There are some fees that are still permitted, and these include:
- A refundable holding deposit (this is to reserve a property after you’ve viewed it and before you’ve signed the tenancy agreement. The charge must be no more than one weeks’ rent, and must be refunded).
- Default fees for late payment of rent, or replacement of lost keys.
- Fees for early termination of the tenancy.
- Charges capped at £50 (or a reasonable fee) for any changes to the tenancy agreement, and this includes renewal.
Sign the tenancy agreement
Before signing your tenancy agreement form, it’s important to read it carefully and ensure that you understand everything. This is a contractual agreement, so you will be legally bound by it.
The agreement should include the terms of the tenancy, noting the property details, how much and when the rent should be paid, and the responsibilities of the tenant and the landlord.
If you’re renting with other people, you will be ‘jointly and severally liable’. This means that you as an individual could be responsible for the whole of the rent (not just your share), if the other tenants fail to pay the rent.
It’s common for agents and landlords to use a template contract, with standard terms designed to cover most scenarios. You may sign a physical copy of the tenancy agreement, or you may be sent an electronic copy to sign.
IMPORTANT NOTE: It’s essential to read the contract thoroughly before signing. Once you’ve signed the tenancy agreement, it’s legally binding, and you will have no automatic right to withdraw. If you needed to break the contract early, it could be expensive. If you don’t want to commit to a long tenancy, you can request a break clause in the tenancy agreement. This allows the tenant and landlord the chance to end the contract early. Learn here about 6 tenant rights you need to know.
Once you’ve signed the tenancy agreement, there are a few key things to look out for before moving into your new rental home.
At the start of your tenancy, your landlord or letting agent will carry out an inventory check. This is to note everything already in the property before you move in, and its condition. An inventory could be a written report, or a video log.
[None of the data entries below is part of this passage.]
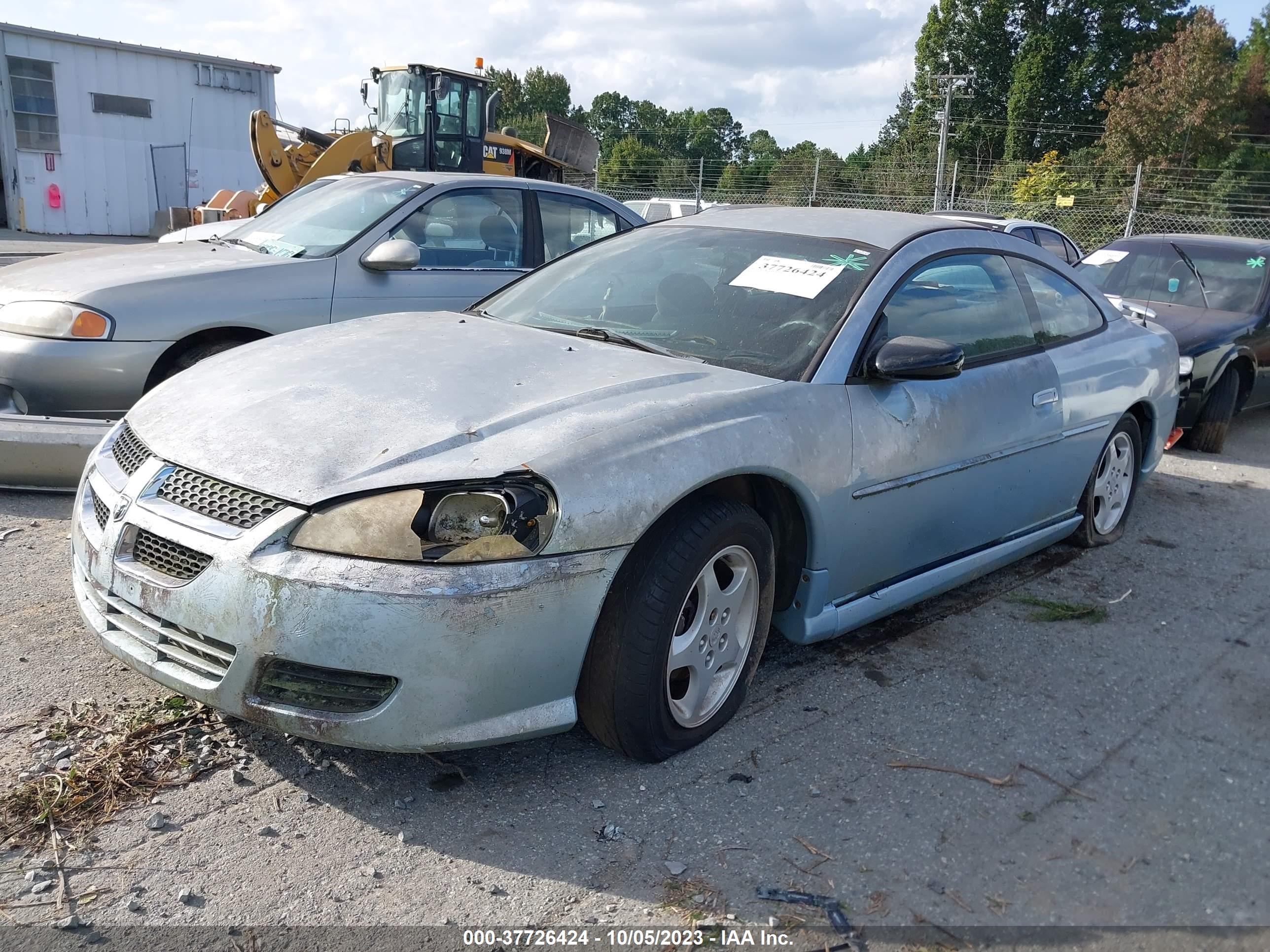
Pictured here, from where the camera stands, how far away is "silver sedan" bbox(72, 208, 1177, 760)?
2.50 meters

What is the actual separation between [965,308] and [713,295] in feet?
3.39

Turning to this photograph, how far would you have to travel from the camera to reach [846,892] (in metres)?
2.49

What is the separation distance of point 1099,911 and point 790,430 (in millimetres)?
1483

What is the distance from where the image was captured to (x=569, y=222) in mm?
7078

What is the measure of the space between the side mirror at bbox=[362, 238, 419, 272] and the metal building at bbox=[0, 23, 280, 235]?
23524 millimetres

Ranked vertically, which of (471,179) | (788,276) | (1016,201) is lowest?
(788,276)

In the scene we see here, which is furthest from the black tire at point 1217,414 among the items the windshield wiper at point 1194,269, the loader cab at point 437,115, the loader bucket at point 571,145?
the loader bucket at point 571,145

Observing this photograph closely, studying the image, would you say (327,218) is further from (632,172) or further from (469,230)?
(632,172)

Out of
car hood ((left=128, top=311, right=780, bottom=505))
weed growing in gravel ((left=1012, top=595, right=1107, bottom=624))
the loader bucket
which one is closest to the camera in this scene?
car hood ((left=128, top=311, right=780, bottom=505))

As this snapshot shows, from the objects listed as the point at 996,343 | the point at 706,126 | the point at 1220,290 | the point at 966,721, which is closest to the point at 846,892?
the point at 966,721

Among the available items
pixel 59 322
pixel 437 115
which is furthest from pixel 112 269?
pixel 437 115

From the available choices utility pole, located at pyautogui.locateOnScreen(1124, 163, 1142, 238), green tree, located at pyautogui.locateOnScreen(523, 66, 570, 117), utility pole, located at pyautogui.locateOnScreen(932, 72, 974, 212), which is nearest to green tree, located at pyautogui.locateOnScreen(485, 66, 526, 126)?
green tree, located at pyautogui.locateOnScreen(523, 66, 570, 117)

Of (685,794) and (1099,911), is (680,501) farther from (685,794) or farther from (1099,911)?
(1099,911)

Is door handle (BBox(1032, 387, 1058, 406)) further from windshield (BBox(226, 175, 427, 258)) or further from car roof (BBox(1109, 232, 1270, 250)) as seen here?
car roof (BBox(1109, 232, 1270, 250))
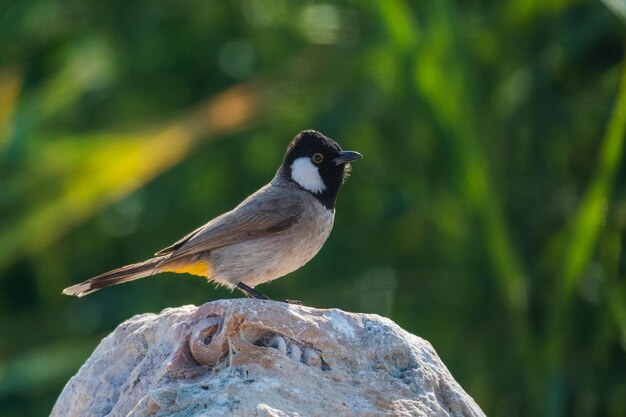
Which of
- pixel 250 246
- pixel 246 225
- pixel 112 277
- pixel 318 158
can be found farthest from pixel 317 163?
pixel 112 277

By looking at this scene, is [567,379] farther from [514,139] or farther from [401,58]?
[401,58]

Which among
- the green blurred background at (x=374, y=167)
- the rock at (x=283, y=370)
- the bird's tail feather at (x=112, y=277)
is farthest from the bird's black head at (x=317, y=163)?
the green blurred background at (x=374, y=167)

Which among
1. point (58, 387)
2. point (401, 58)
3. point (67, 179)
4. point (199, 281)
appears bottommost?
point (58, 387)

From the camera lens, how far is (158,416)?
4012 millimetres

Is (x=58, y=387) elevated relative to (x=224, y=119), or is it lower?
lower

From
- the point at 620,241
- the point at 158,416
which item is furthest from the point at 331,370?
the point at 620,241

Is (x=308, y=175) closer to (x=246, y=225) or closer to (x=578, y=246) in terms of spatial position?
(x=246, y=225)

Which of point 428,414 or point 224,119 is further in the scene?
point 224,119

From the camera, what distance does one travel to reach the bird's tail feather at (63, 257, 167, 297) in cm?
553

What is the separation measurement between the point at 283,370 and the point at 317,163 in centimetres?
212

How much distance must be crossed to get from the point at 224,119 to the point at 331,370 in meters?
5.61

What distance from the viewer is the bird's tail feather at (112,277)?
5.53 m

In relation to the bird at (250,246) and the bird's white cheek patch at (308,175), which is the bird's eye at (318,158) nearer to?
the bird's white cheek patch at (308,175)

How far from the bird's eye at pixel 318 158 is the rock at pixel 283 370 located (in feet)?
5.74
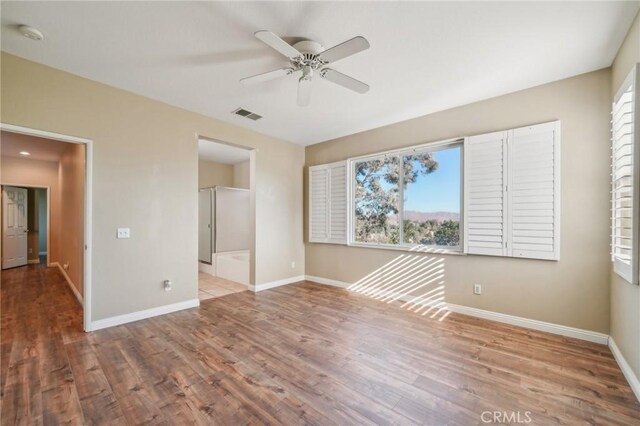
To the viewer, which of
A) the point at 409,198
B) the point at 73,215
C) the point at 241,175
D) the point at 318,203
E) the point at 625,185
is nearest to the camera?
the point at 625,185

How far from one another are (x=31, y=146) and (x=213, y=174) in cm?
341

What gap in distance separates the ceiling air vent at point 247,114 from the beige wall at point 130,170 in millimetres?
449

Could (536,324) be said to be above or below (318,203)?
below

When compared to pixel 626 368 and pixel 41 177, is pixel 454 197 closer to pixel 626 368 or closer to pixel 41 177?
pixel 626 368

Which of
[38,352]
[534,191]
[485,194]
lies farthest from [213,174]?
[534,191]

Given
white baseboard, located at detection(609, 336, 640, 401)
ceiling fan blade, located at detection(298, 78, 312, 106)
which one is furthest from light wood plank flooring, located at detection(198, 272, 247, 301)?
white baseboard, located at detection(609, 336, 640, 401)

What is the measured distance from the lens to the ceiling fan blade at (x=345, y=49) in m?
1.88

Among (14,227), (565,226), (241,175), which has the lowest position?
(14,227)

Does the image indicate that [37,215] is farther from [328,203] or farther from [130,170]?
[328,203]

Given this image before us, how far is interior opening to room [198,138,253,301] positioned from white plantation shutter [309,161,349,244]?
54.1 inches

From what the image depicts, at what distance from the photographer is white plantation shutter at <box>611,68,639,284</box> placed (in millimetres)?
1954

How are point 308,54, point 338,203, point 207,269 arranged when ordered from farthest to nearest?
1. point 207,269
2. point 338,203
3. point 308,54

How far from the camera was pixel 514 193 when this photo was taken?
3.14 meters

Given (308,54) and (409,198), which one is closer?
(308,54)
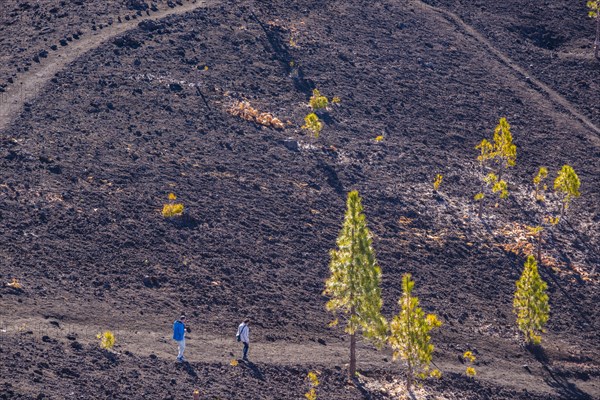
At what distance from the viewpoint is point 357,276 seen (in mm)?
41000

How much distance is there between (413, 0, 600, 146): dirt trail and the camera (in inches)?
2842

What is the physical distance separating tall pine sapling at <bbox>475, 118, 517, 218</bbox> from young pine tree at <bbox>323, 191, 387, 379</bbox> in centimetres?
1959

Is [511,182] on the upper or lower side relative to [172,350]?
upper

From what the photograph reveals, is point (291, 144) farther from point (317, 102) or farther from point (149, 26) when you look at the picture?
point (149, 26)

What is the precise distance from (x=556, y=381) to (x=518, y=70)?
3620cm

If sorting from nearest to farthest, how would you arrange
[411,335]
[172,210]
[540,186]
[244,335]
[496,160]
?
[244,335]
[411,335]
[172,210]
[540,186]
[496,160]

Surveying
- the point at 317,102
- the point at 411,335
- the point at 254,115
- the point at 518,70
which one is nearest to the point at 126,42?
the point at 254,115

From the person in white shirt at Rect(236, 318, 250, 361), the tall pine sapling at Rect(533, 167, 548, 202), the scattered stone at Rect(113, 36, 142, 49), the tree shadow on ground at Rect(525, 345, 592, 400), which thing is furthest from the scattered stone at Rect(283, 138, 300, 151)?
the person in white shirt at Rect(236, 318, 250, 361)

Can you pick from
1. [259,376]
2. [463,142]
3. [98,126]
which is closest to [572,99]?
[463,142]

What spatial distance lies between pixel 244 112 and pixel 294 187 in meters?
8.41

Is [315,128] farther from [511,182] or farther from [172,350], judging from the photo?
[172,350]

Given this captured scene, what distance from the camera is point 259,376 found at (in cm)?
4069

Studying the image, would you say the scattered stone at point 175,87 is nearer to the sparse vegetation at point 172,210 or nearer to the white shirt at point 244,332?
the sparse vegetation at point 172,210

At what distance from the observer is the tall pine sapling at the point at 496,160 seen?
196 feet
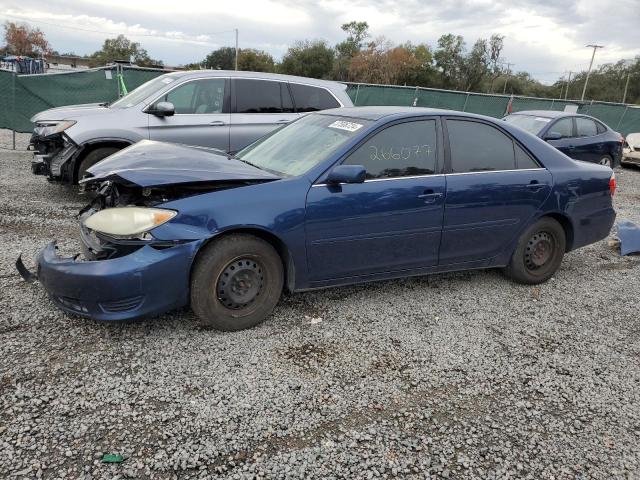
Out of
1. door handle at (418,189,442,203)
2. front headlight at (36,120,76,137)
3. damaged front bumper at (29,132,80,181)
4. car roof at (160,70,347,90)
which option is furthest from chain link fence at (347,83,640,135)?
door handle at (418,189,442,203)

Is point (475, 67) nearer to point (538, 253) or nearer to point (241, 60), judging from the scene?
point (241, 60)

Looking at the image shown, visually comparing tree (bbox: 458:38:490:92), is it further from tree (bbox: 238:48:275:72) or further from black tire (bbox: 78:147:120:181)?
black tire (bbox: 78:147:120:181)

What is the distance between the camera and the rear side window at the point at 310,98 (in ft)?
24.5

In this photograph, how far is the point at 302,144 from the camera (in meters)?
4.03

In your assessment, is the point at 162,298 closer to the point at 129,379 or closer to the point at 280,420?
the point at 129,379

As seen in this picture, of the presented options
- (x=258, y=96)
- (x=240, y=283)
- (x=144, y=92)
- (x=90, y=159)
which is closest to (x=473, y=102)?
(x=258, y=96)

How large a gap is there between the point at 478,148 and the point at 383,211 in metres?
1.20

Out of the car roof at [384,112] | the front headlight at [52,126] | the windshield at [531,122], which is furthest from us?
the windshield at [531,122]

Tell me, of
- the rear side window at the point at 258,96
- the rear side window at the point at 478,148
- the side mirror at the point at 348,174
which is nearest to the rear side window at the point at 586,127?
the rear side window at the point at 258,96

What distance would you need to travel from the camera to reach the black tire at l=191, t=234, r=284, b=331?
326 centimetres

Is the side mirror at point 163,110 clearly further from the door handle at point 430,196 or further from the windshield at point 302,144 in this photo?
the door handle at point 430,196

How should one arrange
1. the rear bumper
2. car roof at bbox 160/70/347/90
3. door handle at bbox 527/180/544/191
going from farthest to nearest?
car roof at bbox 160/70/347/90, door handle at bbox 527/180/544/191, the rear bumper

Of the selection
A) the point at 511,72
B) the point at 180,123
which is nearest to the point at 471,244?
the point at 180,123

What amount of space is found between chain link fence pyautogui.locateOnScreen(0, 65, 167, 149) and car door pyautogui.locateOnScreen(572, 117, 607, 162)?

Inventory checks are important as they protect you as the tenant, and the landlord as well. At the end of the tenancy, the inventory will be cross-checked, and if there are items missing, or there is substantial damage that falls beyond everyday wear and tear, the landlord may take the cost of repairs and replacements out of your deposit.
IMPORTANT NOTE: Make sure that you check the inventory thoroughly and log anything you feel has been missed with your landlord or letting agent in writing. At the end of the tenancy, when it comes to repaying your deposit, the inventory will be your evidence if your landlord tries to make deductions.
When you move into your new rental property, your landlord or letting agent must provide you with certain documents.
The documents your landlord must provide include:
- Gas safety certificate
You should be given a gas safety certificate before moving into the property, and your landlord should provide you with a new copy after every annual gas check. This is for properties with gas installations or appliances.
- Deposit paperwork
Your landlord is obligated to keep your deposit safe in a government approved scheme. They need to provide you with details of the scheme, so that you know how to get the money back at the end of the tenancy.
- Energy performance certificate
You should also be given an EPC which details the energy performance rating of the property. All properties need to have a rating E or above, unless there is a legitimate reason for exemption.
- Gov.uk renting guide
Your landlord must also give you a printed copy of the Gov.uk ‘How to rent: the checklist for renting in England’.
As well as these essentials, you landlord should also give you:
- A record of all electrical inspections
- Proof that all smoke and carbon monoxide alarms are functioning
3. Meter readings
When you move into your rental property, remember to take a picture of your meter readings, showing the date and time. This is to make sure that you only pay bills from the time that you moved in.
4. Contact details
It’s important that you know who to contact if something goes wrong in the property, or you have any questions. Your first point of contact could be your landlord or a letting agent. As a tenant, you have the right to their contact details, so make sure you have them when you move in.
You can read more about tenant’s rights here.
Living in your rental property
Once you’ve signed the tenancy agreement and you’re happy with the inventory report, it’s time to move into your rental property.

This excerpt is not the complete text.